Environmental Design Students Take Top Prize in 2013 LAIAC Competition

Connie Bakshi and John Clark propose design ideas for a new space in the tunnel beneath historic Union Station in Los Angeles

Art Center Environmental Design students Connie Bakshi and John Clark emerged victorious in the Los Angeles Interior Architecture Committee (LAIAC) 21st Annual 1:2 Student Competition, winning accolades, a $10,000 scholarship and valuable exposure in their field.

The high-intensity, industry-juried, one-day charette provides an opportunity for undergraduate students, in teams of two selected by their instructors, from 12 Southern California design schools to have their design ideas critiqued by leading industry professionals and compete for a total of $23,000 in scholarship prizes.

Art Center students Connie Bakshi and John Clark at the LAIAC 21st Annual 1:2 Student Competition.

This year students were asked to design the “Linear Gateway.” Their assignment: Imagine a new space for the 600-foot long tunnel that passes underneath the rail lines at historic Union Station in downtown Los Angeles. Transform the existing plain tunnel into a new space that is functional, informative and forward-looking for the city.

“It’s an architect’s competition,” says Clark, in his seventh term at Art Center. He and Connie Bakshi, fourth term, first met during an exhibition design class they took together. They were chosen to represent Art Center at LAIAC after winning Environmental Design’s department-sponsored “pre-challenge challenge” involving seven other teams of their fellow students. Clark and Bakshi learned a lot from the intensity of that competition. They further prepared by spending several weekends studying the LAIAC competition’s previous briefs together, to get a sense of what the judges were looking for.

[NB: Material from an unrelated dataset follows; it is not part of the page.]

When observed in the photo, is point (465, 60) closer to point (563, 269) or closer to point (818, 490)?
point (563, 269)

“It was clear they were looking for speed,” says Clark, “and also quality hand-sketching since no computers are allowed.” He credits Department Chair David Mocarski and faculty members Robert Hunt and Robert Hall for taking time to work with them ahead of the competition, including on days off, to discuss strategy and practice pitching. “They’re not just masters at what they do,” he says of his teachers, “they are generous mentors and they know how to grab judges’ attention.”

This year’s charette took place in Culver City, Calif. on Sat., March 23 at HOK, founded in 1955 and today a global provider of planning, design and delivery solutions for the built environment. After receiving the program brief in the morning, student teams worked with prominent design professionals who served as volunteer mentors throughout the day. Each team had just seven hours to produce a presentation board as well as a model to help convey their concept. Six teams selected as semifinalists verbally presented their projects to the jury, as well as an audience of guests, and hours later the winners were finally announced.

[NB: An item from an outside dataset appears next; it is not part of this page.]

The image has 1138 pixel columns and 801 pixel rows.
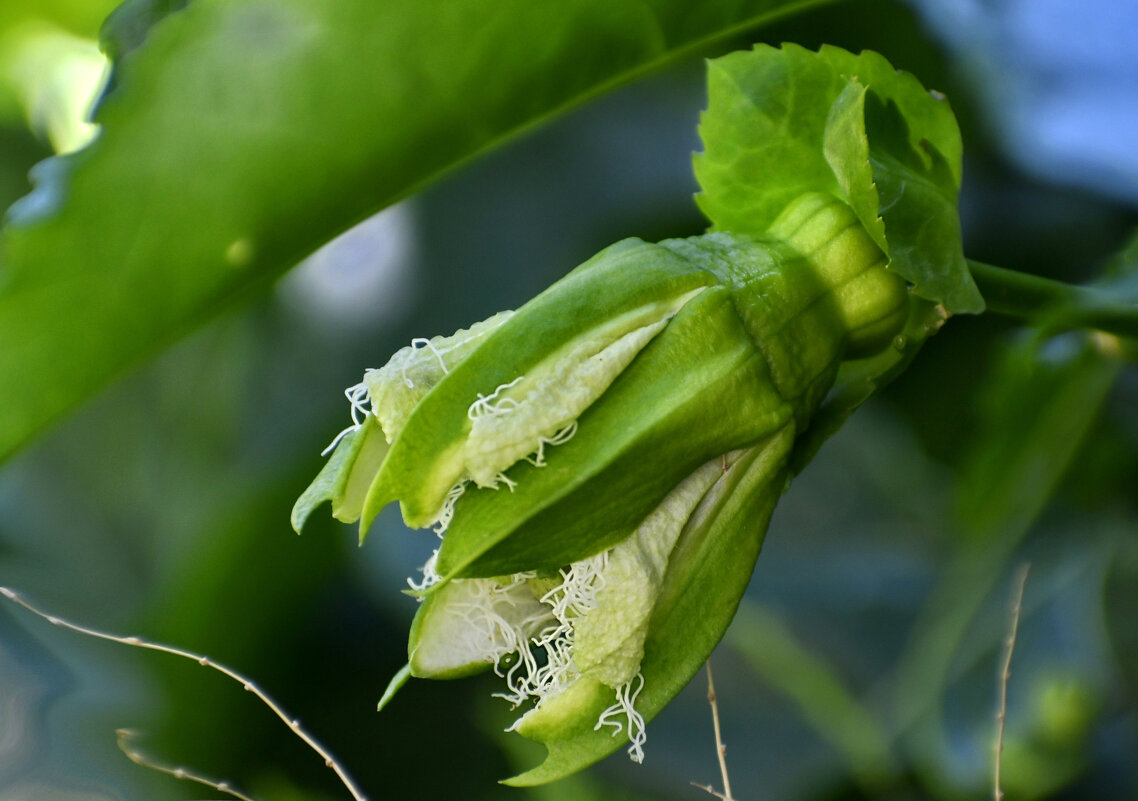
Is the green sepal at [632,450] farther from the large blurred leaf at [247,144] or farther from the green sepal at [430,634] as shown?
the large blurred leaf at [247,144]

Clark and Bakshi took it all in stride, and remain focused on the work ahead.

“Over the next two terms I want to pick a direction, create a niche for myself,” says Clark, grateful for the many opportunities his Art Center education has provided, including spending last summer in Berlin at a German design school.  “If I could stay at Art Center forever I would.”

In the same competition two years ago, another Art Center team—Environmental Design students Stella Hernandez and Stephanie Stalker—took home first prize.

LAIAC is part of the American Institute of Architects (AIA) Los Angeles Chapter. The Committee increases awareness of significant interior architecture; encourages and provides support for professional involvement with architecture and interiors, and for design students and their educational institutions; and reaches out to the architecture and design community as well as to the general public.

The distinguished jury for this year’s 1:2 Student Competition included: Ilan Dei of Ilan Dei Studio; Alice Hricak of Perkins+Will; and Clay Pendergrast, AIA, IIDA, LEED AP of HOK.

Participating institutions included: Art Center College of Design, Art Institute Santa Monica, Cal Poly Pomona, CSU Long Beach, Design Institute San Diego, East Los Angeles College, Interior Designers Institute, Mt. San Antonio College, Orange Coast College, Otis College of Art and Design, Santa Monica College and Woodbury University.